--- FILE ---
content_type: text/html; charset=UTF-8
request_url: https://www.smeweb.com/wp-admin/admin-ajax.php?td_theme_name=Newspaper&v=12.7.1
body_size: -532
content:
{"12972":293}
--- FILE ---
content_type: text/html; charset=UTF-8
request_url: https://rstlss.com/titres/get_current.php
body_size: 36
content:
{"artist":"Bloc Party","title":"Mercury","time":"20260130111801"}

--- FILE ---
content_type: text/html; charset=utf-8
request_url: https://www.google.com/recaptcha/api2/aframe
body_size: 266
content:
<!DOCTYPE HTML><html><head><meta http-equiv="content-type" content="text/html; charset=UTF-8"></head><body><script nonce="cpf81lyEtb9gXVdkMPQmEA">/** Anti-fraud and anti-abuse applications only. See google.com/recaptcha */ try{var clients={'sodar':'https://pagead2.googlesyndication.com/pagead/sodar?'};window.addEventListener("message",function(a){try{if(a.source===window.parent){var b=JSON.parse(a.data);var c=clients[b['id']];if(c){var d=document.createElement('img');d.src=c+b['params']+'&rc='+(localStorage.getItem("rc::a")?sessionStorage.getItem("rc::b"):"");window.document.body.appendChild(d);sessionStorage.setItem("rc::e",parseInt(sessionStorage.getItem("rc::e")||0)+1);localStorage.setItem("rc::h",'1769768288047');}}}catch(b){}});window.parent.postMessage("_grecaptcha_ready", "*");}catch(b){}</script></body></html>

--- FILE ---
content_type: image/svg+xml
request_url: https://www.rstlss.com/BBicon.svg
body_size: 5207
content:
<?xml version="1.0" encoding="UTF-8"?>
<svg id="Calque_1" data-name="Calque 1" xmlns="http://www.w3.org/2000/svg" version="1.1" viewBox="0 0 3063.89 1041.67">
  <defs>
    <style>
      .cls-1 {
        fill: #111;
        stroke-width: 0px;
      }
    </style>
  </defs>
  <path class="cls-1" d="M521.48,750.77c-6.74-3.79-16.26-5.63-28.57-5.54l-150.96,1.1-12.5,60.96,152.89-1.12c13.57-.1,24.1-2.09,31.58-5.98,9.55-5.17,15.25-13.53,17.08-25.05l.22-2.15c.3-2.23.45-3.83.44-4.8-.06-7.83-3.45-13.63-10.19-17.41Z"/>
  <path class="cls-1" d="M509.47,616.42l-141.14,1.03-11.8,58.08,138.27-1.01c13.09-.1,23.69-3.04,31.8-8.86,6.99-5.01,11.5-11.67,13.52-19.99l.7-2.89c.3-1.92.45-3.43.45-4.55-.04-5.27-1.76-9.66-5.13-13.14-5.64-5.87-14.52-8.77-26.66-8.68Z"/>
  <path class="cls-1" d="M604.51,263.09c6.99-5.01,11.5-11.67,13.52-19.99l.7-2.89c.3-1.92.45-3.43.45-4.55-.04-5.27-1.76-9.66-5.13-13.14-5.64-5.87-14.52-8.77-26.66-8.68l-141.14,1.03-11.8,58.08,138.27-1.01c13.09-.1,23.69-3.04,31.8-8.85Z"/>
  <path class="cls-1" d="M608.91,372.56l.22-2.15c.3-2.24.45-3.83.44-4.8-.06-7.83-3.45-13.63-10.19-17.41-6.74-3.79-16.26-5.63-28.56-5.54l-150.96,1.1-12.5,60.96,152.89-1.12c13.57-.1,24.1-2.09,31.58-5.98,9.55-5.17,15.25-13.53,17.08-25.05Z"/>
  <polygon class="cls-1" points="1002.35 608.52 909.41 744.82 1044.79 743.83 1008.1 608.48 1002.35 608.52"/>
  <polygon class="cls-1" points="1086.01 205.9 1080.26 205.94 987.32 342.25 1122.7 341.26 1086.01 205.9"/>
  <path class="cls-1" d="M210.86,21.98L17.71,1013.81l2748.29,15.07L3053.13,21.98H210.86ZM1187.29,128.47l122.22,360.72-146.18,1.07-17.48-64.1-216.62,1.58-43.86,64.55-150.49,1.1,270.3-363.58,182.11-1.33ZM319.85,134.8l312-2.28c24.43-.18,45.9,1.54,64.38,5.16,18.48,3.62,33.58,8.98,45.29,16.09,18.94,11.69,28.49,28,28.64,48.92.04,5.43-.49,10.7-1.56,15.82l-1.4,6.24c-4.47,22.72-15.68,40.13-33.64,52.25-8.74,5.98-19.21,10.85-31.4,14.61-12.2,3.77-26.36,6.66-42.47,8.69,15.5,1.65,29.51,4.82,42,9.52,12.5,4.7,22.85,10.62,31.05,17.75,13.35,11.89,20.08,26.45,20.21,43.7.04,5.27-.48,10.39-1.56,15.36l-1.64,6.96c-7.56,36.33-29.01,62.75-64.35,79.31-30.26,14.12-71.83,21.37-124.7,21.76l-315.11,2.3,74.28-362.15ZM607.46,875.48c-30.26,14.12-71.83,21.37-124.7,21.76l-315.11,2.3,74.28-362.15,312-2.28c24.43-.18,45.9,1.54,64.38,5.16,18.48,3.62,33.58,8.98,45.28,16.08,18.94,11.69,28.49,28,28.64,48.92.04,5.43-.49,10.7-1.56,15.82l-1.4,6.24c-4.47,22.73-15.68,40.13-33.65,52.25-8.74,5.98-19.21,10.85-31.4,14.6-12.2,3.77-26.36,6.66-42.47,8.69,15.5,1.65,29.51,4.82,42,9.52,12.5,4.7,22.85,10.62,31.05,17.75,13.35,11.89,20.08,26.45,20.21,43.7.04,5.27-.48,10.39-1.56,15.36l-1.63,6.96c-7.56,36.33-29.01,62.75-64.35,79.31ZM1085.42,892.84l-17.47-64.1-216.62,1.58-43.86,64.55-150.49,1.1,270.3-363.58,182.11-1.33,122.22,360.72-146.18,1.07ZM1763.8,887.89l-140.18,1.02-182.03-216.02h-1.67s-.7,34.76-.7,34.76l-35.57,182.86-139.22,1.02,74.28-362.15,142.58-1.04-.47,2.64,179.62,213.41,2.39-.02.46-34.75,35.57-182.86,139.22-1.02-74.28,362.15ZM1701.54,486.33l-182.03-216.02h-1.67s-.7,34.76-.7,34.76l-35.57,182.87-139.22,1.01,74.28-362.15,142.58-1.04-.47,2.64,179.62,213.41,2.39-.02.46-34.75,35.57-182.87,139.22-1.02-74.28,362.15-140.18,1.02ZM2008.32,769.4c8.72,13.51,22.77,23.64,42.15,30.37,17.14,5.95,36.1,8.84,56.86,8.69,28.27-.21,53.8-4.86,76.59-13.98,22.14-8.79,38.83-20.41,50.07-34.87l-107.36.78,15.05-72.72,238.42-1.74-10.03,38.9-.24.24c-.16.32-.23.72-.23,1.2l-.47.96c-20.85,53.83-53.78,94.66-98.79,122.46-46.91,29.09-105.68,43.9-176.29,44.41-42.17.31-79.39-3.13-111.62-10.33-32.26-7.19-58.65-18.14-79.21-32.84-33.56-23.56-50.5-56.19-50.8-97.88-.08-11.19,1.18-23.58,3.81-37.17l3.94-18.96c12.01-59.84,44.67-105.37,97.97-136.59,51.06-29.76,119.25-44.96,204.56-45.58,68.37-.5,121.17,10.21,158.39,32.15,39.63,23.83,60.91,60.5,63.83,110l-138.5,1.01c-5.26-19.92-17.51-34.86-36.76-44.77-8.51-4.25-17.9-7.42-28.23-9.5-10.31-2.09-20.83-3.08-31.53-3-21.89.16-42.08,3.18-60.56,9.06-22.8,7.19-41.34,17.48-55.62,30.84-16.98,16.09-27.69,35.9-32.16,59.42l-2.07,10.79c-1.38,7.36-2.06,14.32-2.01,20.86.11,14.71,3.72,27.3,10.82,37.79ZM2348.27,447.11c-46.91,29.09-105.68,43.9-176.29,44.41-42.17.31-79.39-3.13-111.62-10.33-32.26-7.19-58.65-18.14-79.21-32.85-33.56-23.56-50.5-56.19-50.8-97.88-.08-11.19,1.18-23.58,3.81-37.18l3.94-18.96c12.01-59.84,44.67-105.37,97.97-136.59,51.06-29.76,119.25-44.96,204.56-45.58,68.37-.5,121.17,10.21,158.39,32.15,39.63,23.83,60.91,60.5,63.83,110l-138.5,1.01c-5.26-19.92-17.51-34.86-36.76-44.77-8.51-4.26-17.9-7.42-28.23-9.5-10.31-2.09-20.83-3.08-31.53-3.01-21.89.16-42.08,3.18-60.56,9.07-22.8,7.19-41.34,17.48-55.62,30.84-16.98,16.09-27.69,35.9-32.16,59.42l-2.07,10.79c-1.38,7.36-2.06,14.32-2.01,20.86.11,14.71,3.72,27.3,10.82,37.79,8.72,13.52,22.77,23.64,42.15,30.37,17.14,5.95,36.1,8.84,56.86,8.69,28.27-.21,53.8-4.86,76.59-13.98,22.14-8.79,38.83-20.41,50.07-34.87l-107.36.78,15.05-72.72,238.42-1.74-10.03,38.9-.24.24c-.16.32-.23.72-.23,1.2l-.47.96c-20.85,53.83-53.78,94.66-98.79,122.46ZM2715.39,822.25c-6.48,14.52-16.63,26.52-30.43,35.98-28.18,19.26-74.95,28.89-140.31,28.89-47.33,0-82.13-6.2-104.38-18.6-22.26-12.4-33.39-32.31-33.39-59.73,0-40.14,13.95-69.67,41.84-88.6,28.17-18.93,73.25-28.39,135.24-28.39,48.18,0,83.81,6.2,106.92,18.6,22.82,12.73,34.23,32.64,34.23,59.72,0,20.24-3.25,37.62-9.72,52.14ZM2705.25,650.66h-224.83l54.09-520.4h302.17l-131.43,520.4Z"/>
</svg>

========================

◆ PROBLEM TO WORK ON ◆
Go over the listing above and copy out each line that includes "points".

◆ RESPONSE TO THE TASK ◆
  <polygon class="cls-1" points="1002.35 608.52 909.41 744.82 1044.79 743.83 1008.1 608.48 1002.35 608.52"/>
  <polygon class="cls-1" points="1086.01 205.9 1080.26 205.94 987.32 342.25 1122.7 341.26 1086.01 205.9"/>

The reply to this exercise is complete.